All In the Timing by David Ives directed by Jeremy McCarter '98 and Adam Stein '99 at the Loeb Ex February 21-22

By Erwin R. Rosinberg

David Ives's All in the Timing is a fast-paced comic slap in the face. Ives's collection of highly original skits--on topics as assorted as the death of Leon Trotsky and the plays of David Mamet--makes one realize just how predictable and sappy most modern comedy is. Even when writing about a commonplace subject like a couple's first meeting in a cafe, Ives maintains a hilarious, cleverly crafted style, free of cliches. Happily, first-time directors Jeremy McCarter '98, who is a Crimson editor, and Adam Stein '99 brought Ives's hilarity to life last weekend at the Loeb Ex, and they didn't miss a beat.

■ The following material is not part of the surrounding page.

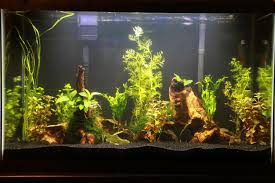 Best Substrate For Aquascaping Cichlid Forum U2022 Best Black Sand Substrate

The first of the vignettes featured the two best performances in the play. "Sure Thing" tracks all the possible turns and twists a conversation between a man and a woman can take. Every time the two strangers, Bill (Scott Brown '98) and Betty (Jessica Jackson '98), complete an awkward bit of conversation, a bell rings. Instantly, they find themselves thrown back a moment in time--only to try the interaction again.

For example, Betty tells Bill she has a "sort-of boyfriend." Bill, reasonably enough, asks, "What's a sort-of boyfriend?" to which she promptly responds, "We were meeting here to break up." And the bell rings. Then, the alternate version: "What's sort of boyfriend?"--"My lover. Here she comes right now!"--and again the bell rings.

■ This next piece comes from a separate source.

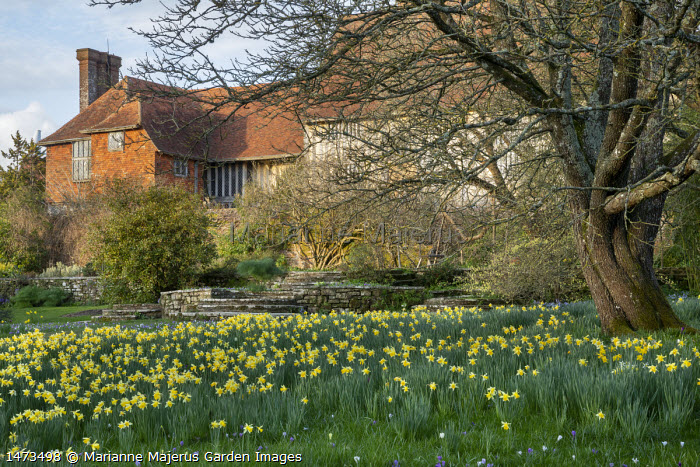 Drift of naturalised Narcissus pseudonarcissus under tree, view to house, Lutyens stone steps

Such fast-paced exchange made good use of the actors' perfect comic timing. At one point, the two even changed personalities as they make conflicting attempts to further, or avoid, the conversation.

The humor in the second skit, "Variations on the Death of Trotsky," is much more blatant. Like "Sure Thing," "Trotsky" offers numerous interpretations of the same scene: in this case, the moments before Trotsky's death. Throughout the skit, Trotsky (John Driscoll '99) has a mountain climber's ax sticking out of his skull, although he doesn't realize until Mrs. Trotsky (Elena Schneider '99) points it out. Although "Variations on the Death of Trotsky" isn't as witty or keenly observant as "Sure Thing," it's hard to resist lines like "maybe he was just hot-to-Trotsky." Driscoll was appropriately ridiculous and Schneider hilarious as the wise-cracking wife.

Steering the night's entertainment into the realm of parody, "Speed-the-Play" skewers the theater of David Mamet. This skit contains miniature versions of four Mamet plays: "American Buffalo," "Speed-the-Plow," "Sexual Perversity in Chicago" and "Glengarry Glen Ross."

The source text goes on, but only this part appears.